Mother passing bacteria on to the children — breast feeding is the likely mechanism

We hypothesized that species that codiversified with their hosts are better adapted to the host environment than those that did not….together with the observed functional attributes, such as smaller genomes and oxygen and temperature sensitivity, codiversified species likely evolved host dependency.

This means issues such as diet and environment (hot, cold, humid, dry) impacts the evolution of the bacteria in the microbiome

Bottom Line

Probiotics should be sourced locally/from same genetic heritage. This is very technically feasible — just isolate the bacteria from stools of a suitable population, sequence it to insure no undesirable genetics, culture it and produce a local version.

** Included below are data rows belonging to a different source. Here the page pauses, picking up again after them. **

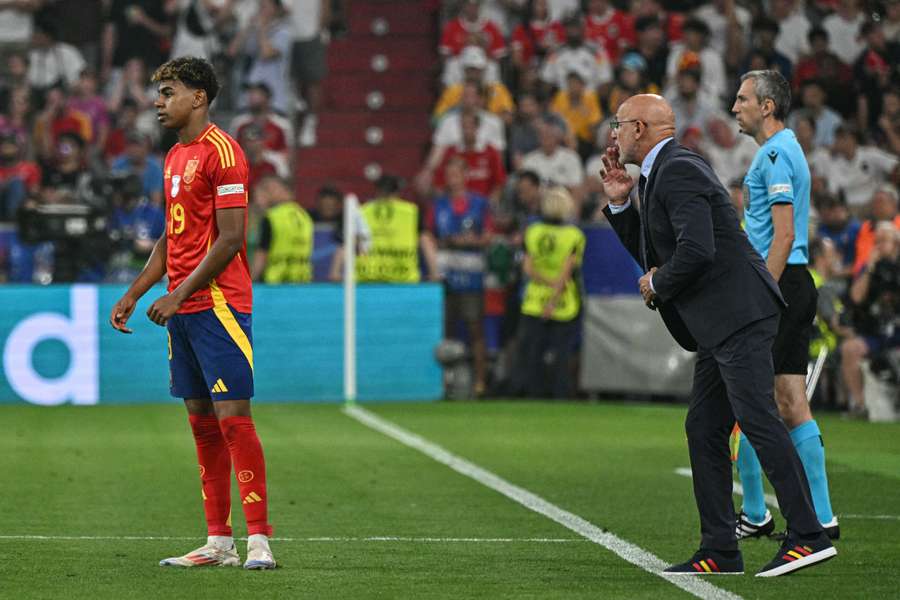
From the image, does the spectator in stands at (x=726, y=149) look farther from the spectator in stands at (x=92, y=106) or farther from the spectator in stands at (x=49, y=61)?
the spectator in stands at (x=49, y=61)

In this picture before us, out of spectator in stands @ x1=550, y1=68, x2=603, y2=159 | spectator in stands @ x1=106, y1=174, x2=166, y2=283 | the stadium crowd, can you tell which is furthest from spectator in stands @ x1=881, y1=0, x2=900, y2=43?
spectator in stands @ x1=106, y1=174, x2=166, y2=283

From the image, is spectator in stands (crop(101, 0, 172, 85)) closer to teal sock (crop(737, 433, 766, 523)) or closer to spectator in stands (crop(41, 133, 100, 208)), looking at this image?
spectator in stands (crop(41, 133, 100, 208))

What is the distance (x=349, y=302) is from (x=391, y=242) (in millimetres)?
1124

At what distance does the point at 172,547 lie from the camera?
8391 mm

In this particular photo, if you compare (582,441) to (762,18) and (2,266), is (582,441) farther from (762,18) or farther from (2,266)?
(762,18)

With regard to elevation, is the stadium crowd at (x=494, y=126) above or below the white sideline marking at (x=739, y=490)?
above

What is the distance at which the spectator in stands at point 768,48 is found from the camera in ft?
74.7

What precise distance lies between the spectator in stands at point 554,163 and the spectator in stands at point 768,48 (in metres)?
2.93

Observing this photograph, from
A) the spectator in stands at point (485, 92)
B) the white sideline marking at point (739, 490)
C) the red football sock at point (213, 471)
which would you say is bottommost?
the white sideline marking at point (739, 490)

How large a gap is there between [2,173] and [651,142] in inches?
633

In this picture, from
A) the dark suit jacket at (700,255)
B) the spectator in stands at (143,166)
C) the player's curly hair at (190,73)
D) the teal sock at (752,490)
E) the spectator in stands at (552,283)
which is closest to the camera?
the dark suit jacket at (700,255)

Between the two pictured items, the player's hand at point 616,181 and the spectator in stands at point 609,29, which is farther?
the spectator in stands at point 609,29

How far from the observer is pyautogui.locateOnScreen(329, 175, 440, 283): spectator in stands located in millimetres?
19391

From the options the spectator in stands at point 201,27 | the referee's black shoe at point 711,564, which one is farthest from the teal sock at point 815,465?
the spectator in stands at point 201,27
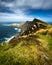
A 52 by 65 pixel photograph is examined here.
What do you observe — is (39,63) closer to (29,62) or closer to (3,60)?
(29,62)

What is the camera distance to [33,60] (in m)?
15.4

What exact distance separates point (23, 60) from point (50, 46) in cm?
874

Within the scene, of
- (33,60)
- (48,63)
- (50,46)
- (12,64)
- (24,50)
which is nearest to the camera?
(12,64)

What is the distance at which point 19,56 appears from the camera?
1565 centimetres

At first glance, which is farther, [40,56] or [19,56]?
[40,56]

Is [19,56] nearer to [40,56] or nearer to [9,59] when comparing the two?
[9,59]

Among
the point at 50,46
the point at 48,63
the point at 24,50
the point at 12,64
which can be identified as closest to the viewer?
the point at 12,64

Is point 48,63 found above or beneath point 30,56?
beneath

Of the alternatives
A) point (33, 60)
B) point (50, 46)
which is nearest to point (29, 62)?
A: point (33, 60)

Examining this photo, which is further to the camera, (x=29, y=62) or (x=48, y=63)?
(x=48, y=63)

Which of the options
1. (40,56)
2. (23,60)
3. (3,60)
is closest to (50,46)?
(40,56)

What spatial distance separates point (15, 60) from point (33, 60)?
7.44ft

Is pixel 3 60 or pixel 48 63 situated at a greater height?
pixel 3 60

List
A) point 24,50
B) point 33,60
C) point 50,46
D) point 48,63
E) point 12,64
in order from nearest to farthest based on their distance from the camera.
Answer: point 12,64, point 33,60, point 48,63, point 24,50, point 50,46
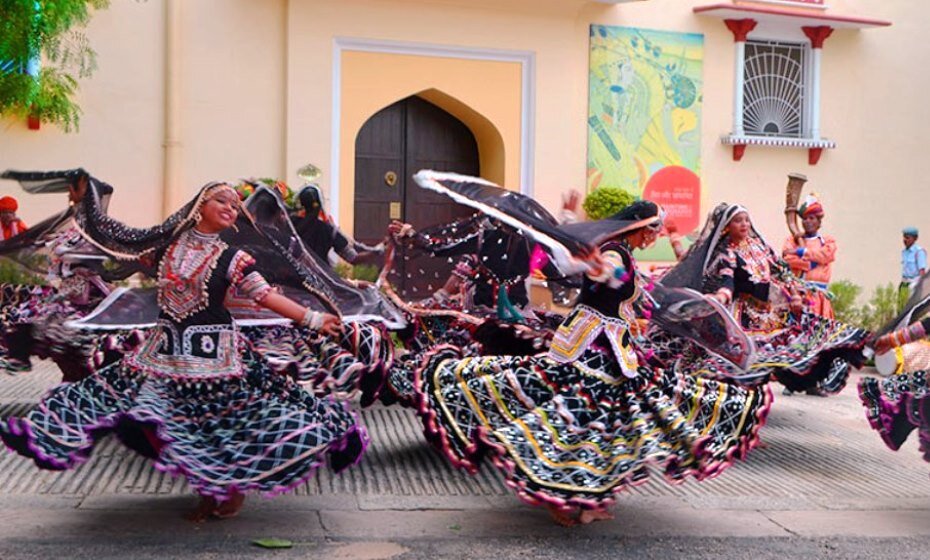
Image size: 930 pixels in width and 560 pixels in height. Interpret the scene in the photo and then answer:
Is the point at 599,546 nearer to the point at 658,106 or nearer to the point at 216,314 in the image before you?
the point at 216,314

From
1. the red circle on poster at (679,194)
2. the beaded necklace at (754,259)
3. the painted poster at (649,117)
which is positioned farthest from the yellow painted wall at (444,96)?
the beaded necklace at (754,259)

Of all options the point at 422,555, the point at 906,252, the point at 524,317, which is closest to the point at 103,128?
the point at 524,317

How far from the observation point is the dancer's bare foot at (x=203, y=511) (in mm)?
5262

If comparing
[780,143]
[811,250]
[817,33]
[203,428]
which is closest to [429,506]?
[203,428]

Personally, I chuckle because the probiotic that I have responded best to was one that was one obtained from Germans in 1917, which in a match for my ancestry (Duchy of Slesvig, and southern islands of Denmark).

If you are of East Indian Descent (perhaps living in the US), you may wish to obtain probiotics from India and not your local health store. IMHO, you should contact the distributor of any probiotic that you use to obtain the provenance of the strain being used. Demand it!

To rephrase for some:

  • If the probiotic kosher?
  • If the probiotic halal?

Unfortunately, many probiotics being sold out there are not even from human sources, little more appropriate (regional) human sources for the consumers.

From prediction to function using evolutionary genomics: human-specific ecotypes of Lactobacillusreuteri have diverse probiotic functions[2014].

There is no Normal or Ideal Microbiome!